Equally as important is peripheral or side vision, which allows you to see either side of your vehicle, which is crucial to see pedestrians, animals and cross traffic without having to even glance away from the road ahead. Strong peripheral vision is also important when switching lanes and making turns. Use both your side and rearview mirrors. Make sure they're adjusted correctly, to assist your view of the road to your sides and back.

Road safety is also highly dependent on good depth perception. This lets you judge distances correctly in crowded driving conditions, change lanes and pass other vehicles on the road. Strong depth perception requires proper vision in both of your eyes. If one lacks proper vision in one eye, it's advised to consult with your optometrist to determine whether it is okay for you to get behind the wheel. It may be suggested that you stop driving until your vision is corrected to achieve proper depth perception.
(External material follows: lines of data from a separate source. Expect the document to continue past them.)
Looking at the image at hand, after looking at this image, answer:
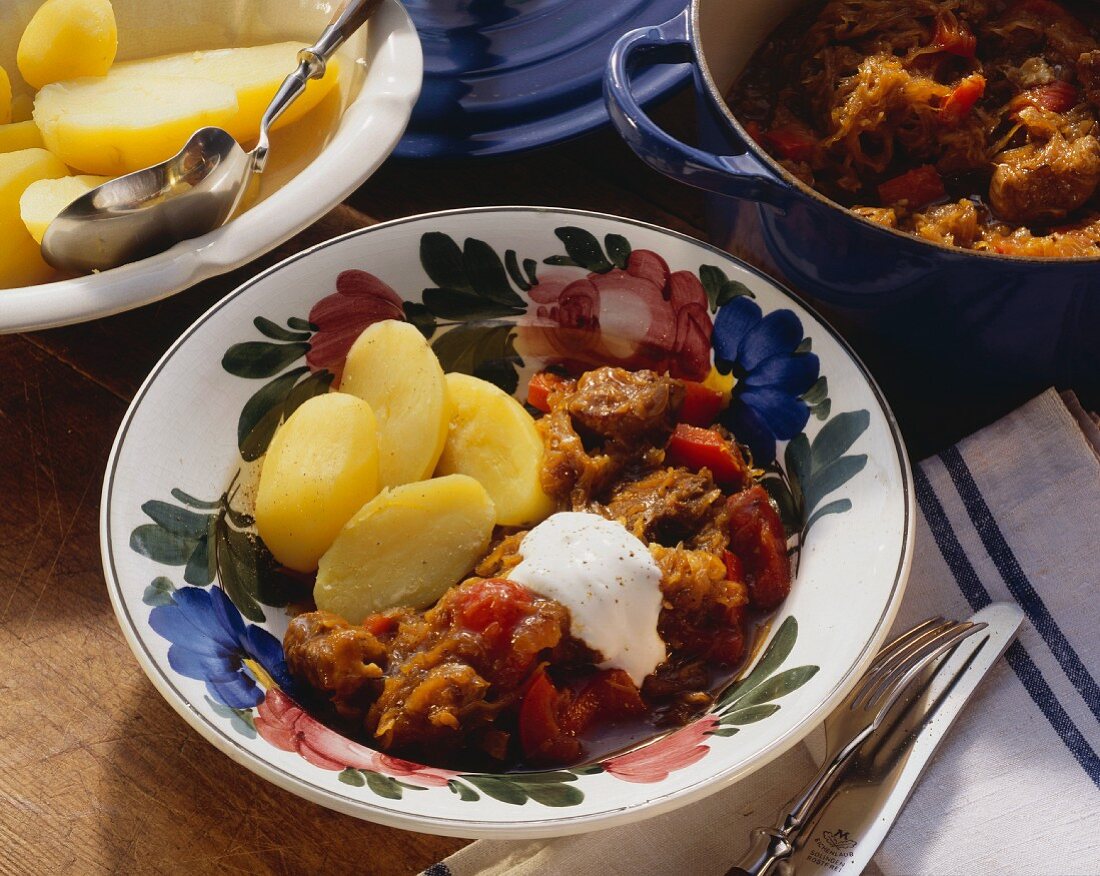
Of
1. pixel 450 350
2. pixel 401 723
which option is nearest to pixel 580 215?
pixel 450 350

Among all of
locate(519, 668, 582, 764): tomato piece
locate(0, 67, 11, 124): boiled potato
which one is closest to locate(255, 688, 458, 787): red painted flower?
locate(519, 668, 582, 764): tomato piece

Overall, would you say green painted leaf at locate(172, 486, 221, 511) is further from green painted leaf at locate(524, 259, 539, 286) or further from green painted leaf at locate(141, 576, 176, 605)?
green painted leaf at locate(524, 259, 539, 286)

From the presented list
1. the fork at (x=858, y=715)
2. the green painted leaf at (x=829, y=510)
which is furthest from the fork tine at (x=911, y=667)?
the green painted leaf at (x=829, y=510)

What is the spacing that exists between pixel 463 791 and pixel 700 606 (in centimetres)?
41

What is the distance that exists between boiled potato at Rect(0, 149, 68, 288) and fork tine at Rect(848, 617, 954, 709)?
1477mm

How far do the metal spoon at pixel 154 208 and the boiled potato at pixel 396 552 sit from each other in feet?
2.17

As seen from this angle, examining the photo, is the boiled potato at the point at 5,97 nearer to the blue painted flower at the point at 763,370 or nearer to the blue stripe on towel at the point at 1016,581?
the blue painted flower at the point at 763,370

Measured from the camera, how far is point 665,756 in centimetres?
139

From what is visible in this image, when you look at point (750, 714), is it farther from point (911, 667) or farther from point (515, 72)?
point (515, 72)

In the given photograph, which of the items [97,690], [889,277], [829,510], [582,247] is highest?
[889,277]

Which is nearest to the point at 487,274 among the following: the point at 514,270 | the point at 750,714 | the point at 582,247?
the point at 514,270

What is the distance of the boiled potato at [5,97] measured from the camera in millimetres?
2100

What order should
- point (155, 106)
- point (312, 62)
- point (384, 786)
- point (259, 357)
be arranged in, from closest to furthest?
1. point (384, 786)
2. point (259, 357)
3. point (155, 106)
4. point (312, 62)

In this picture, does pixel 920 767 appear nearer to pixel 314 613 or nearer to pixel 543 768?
pixel 543 768
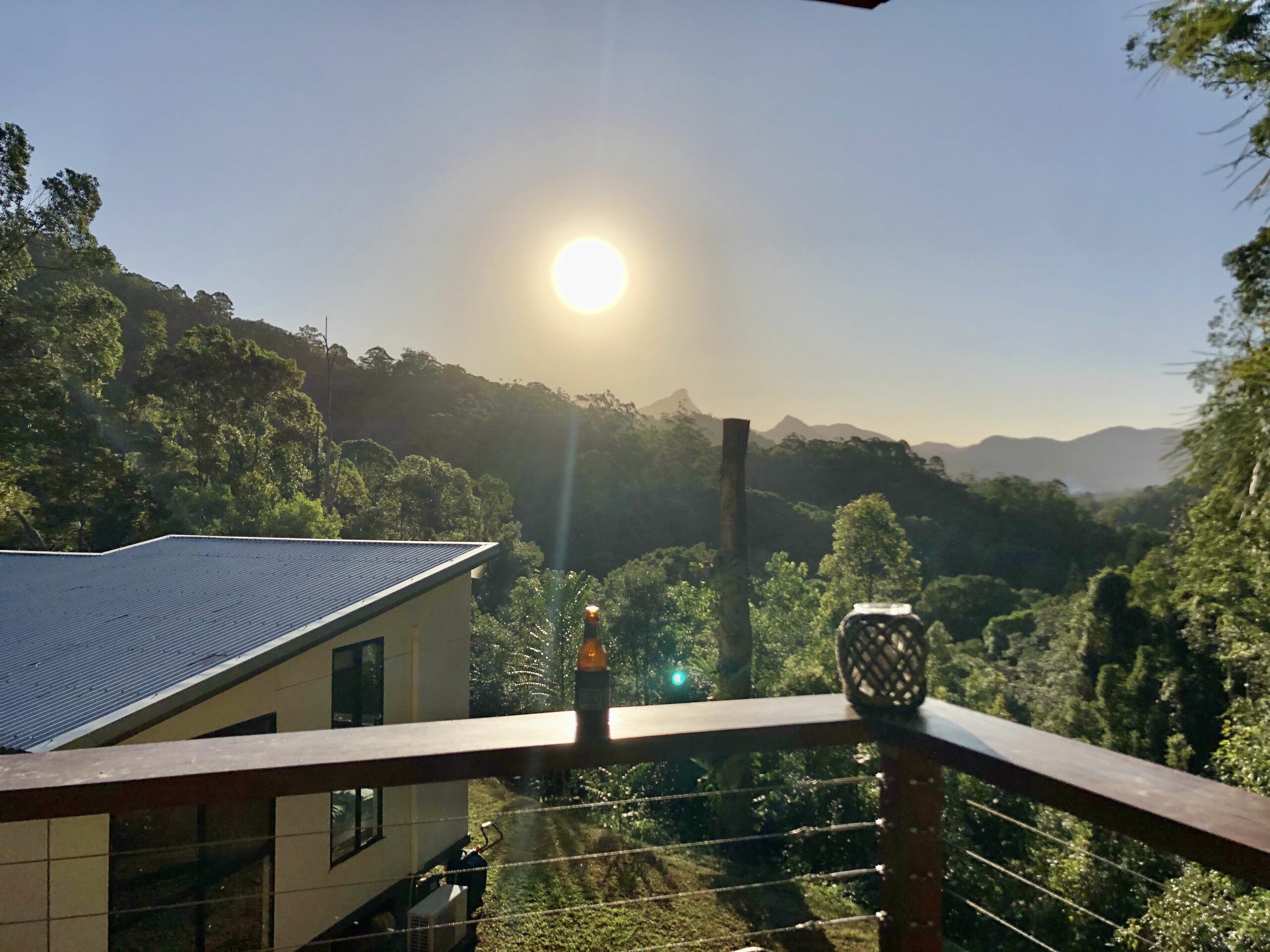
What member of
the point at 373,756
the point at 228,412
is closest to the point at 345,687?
the point at 373,756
Near vision focusing or the ability to accommodate effectively also plays an important role on the road. Accommodating is the capability to shift your focus from a view far to something near, like from the distance ahead of you to the speedometer. If you're over the age of 45 you may have increasing difficulty with near vision, and it might be helpful for you to get reading glasses or some other vision correction solution to make it easier to see objects up close. Make an appointment with your optometrist to discuss the best option.

Try not to hold off until you renew or get your driver's license to get your eyes checked. You can't afford to endanger your life or those of others on the road! If you feel your vision isn't adequate, visit your optometrist, and have a thorough eye exam right away.